Wednesday, July 2, 2014

Another Doctor, Another Day...

I'm writing this as I'm waiting upon Charles to return from having the Mazda serviced, then to go to another appointment. This one, with Jill the NP, who monitors my immune system to--we hope--prevent its absolute demise. I don't envy her this job: slammed by weekly infusion and tested by continual waves of bacterial infections, I am a battleground.

I also do not envy her my mood today as I last thing I want to do is go to see a doctor or any stripe. I reach, occasionally, this plateau of "fed up" wherein the last thing I want to hear is more of what I should do--blah blah this, blah blah that, take this, crush that pill, put this evil tasting elixir down your tube. I feel like if any of these people had to walk in my shoes, breathe through my tube, eat through my tiny aperture, they'd simply shut up for a few months, knowing that I'm already living through a miasma of musts. They'd understand that one more instruction may be the tipping point where my temper takes over my normally positive outlook.

In real life, most doctors treat me well. They act as if I'm intelligent, I act as if I am, and I'm very honest with them. If they ask me to do something I won't do, I tell them. Then I allow them to sell me on the necessity of their instruction or modify it into acceptable range. They usually win. To doctors, as a group, there is a way through a thicket, not a network of paths, and your body will be forced down one at the expense of forging a new one because the appointment you have is scheduled for 15 minutes and they are already running 1.5 hours late.

If Eliot's Prufrock had measured out his life in coffee spoons, mine is even more precise, being measured in micro liters against the hash marks on a syringe. My food runs in 2 ounce segments through a plastic syringe into my tube's hopper, and onward. Drugs trickle this way, crushed and mixed with water, or poured in from other measuring devices if liquid already. Today they will test my blood; tomorrow at infusion they will test my blood. My blood is pretty thoroughly tested each week to see if I'm standing up to what they throw my way. So far, yes, thriving even.

My weight is expanding as summer deepens, a bit of a love handle has appeared around my waist, I can make my belly button talk if I squish my stomach fat. I have luxuriant naps in the hot afternoon, now joined by my new companion, Rally, the schoodle, a six year old poodle/schnauzer mix who is 16 pounds of pure muscle and utter disdain for any other dog. I admire him as he leaps off the porch and bounds across the backyard to hate the St. Bernards, two yards away. He is single minded as I am diffuse, a foil to whatever indecisions I experience with his very pointed actions. He's also pretty much a slut for love, a state I can only imagine.

### QUESTIONS ON THE MATERIAL
**A)** What kind of dog is Rally, according to the blog post?
**B)** Sum up the blog post in two sentences.
The material after this comes from a different source than the blog post.

### SOURCE DATA
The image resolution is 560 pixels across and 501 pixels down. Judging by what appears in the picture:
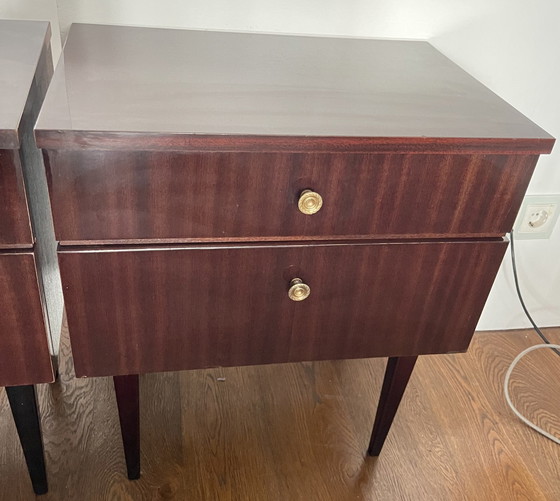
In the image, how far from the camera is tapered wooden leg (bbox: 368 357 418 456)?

### ANSWERS FOR THIS EXERCISE
**A)** A six-year-old poodle/schnauzer mix.

**B)** While waiting to see Jill the NP, who monitors their immune system, the writer feels fed up with doctors' endless instructions, though most doctors treat them well and usually win them over. Their life is measured in syringe doses of food and drugs, with weekly blood tests, yet they are thriving, gaining weight and napping with their new dog, Rally.